1,2,3,4 PC's run all day in a shop (POS)
all run Windows 8.1 Pro. only 50GB allocated to C:\ and 10GB to D:\ , though they have 500GB HDD.
1) had a HDD fail in the 1*st 6 months of pc building. WD->WD RMA'ed*. now out of warranty.now its stable.
2) had a *HDD failure in year 2011.Seagate->WD*, soon zebronics PSU failed and it got replaced by a MERCURY 450W
3) had *3 HDD failures in years 10-12.Seagate-> Seagate RMAed *now its OK.
4) always failing. before used to run a very old Seagate 120 which was way too old(7-8 years) and failed in 2012. drive changed to another old seagate. again fail in 6 months.now * TOSHIBA AV HDD in 90 days it failed*. I did a full format as it had pending sectors(something like that) and it was functional and now after* 15 days again pending sector count is climbing.**

a TOSHIBA AV 1TB HDD used a HIKVISION DVR(24x7 CCTV) is sending me HDD SMART ERROR and HDD FAIL emails to me(configured to send in case of any problem automatically)

a SEAGATE 500gb HDD(taken at some point from above builds and RMA'ed  is failing in another HIKVISION DVR. though WD 500gb(new 2012) is reported fine.(it has both drives)
*
5) Seagate 500GB(OS Drive) failed, when i was using Zebronics 400W PLATINUM PSU(I didn't know about PSU's at that time)
so RMA'ed and again failed so changed to mercury 450W and added a 1000GB seagate (2012). was stable. but wanted to make sure and got CX430V2  rock solid..mercury PSU moved on to config no.2

I might have missed something, I mean any other hdd failure, sorry

now this 5 is replacement of 4. Seagate 1000GB + Samsung 120GB
using 4 as HTPC.

so I am really bothered about HDD failures...always should backup daily.
the POS software running on PC's are very light, designed back in 1997 on win 97 but runs great in Win8.1 in 2014

*so is the PSU the culprit?(Zebronics 400W)*
ya i know it is not recommended and its a bad psu, but this a very light build and not power consuming, no dvd drives even...

before there were square wave ups'es(800va-1kva) for all PC's except one in house.
 the power input is also very high frequently @ 1 &2. so we got a stabilizer and *pure sinewave NIXOWN Inverters* for whole shop, including TVS dot matrix printers without ups..

at 3, a luminous squate wave inverter 800va with a 500va ups for transfer delay is running...this is also quite stable,.

at 4, a pure sinewave amararaja amaron 800va inverter is running directly to pc but still failre rates are high.
the same model in my home is handing the 6 config streaming to 5,Pioneer AV receiver, bravia tv at a time, without any issues..

wow, i have a 6TB of storage...


----------



## whitestar_999 (Dec 18, 2014)

How is the physical handling of you hdd?i mean did you got most of your hdd from some online site or some specific store.it may be possible that the hdd you got experienced some kind of rough physical handling during transportation.


----------



## kARTechnology (Dec 18, 2014)

whitestar_999 said:


> How is the physical handling of you hdd?i mean did you got most of your hdd from some online site or some specific store.it may be possible that the hdd you got experienced some kind of rough physical handling during transportation.



specific store in my city.
afraid that online shopping will break them.

**Data section**.

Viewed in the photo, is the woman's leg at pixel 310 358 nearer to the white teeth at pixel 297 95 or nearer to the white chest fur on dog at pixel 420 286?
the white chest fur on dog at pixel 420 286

**Work to do**.
[1] In the hard drive failure thread, retype everything from "the power input" down to "without any issues.." word for word.
[2] Write a continuation of the hard drive failure thread, picking up after its final post.

**Task results**.
[1]
the power input is also very high frequently @ 1 &2. so we got a stabilizer and *pure sinewave NIXOWN Inverters* for whole shop, including TVS dot matrix printers without ups..

at 3, a luminous squate wave inverter 800va with a 500va ups for transfer delay is running...this is also quite stable,.

at 4, a pure sinewave amararaja amaron 800va inverter is running directly to pc but still failre rates are high.
the same model in my home is handing the 6 config streaming to 5,Pioneer AV receiver, bravia tv at a time, without any issues..

[2]
----------



## whitestar_999 (Dec 18, 2014)

even buying from shops is not a guarantee of correct physical handling of hdd.try a different & preferably bigger shop this time to buy hdd.if you are in some small city then buy from nearest major city known for pc components.


----------



## kARTechnology (Dec 18, 2014)

whitestar_999 said:


> even buying from shops is not a guarantee of correct physical handling of hdd.try a different & preferably bigger shop this time to buy hdd.if you are in some small city then buy from nearest major city known for pc components.



All pc shops are small here, they come with that Anti static bag, sealed, thats all...
no official packaging.
you give a hdd to rma(300Rs for WD/seagate) with anti static bag, receive it without that..


----------



## whitestar_999 (Dec 23, 2014)

every where you will get hdd like that(i.e.only anti static bag).by handling i meant from hdd manufacturer's main warehouses in India to local shops in your area.it may be that upto some point handling is good(e.g.from warehouse to a major pc dealer in some big mkt like nehru place or lamington road) but from then onwards it is bad(say your local shop ordered a dozen hdd from nearest big city dealer who in turn ordered it from lamington road mumbai dealer but the courier used between big city dealer to local shop is not handling hdd properly).Where do you stay btw?


----------



## kkn13 (Dec 23, 2014)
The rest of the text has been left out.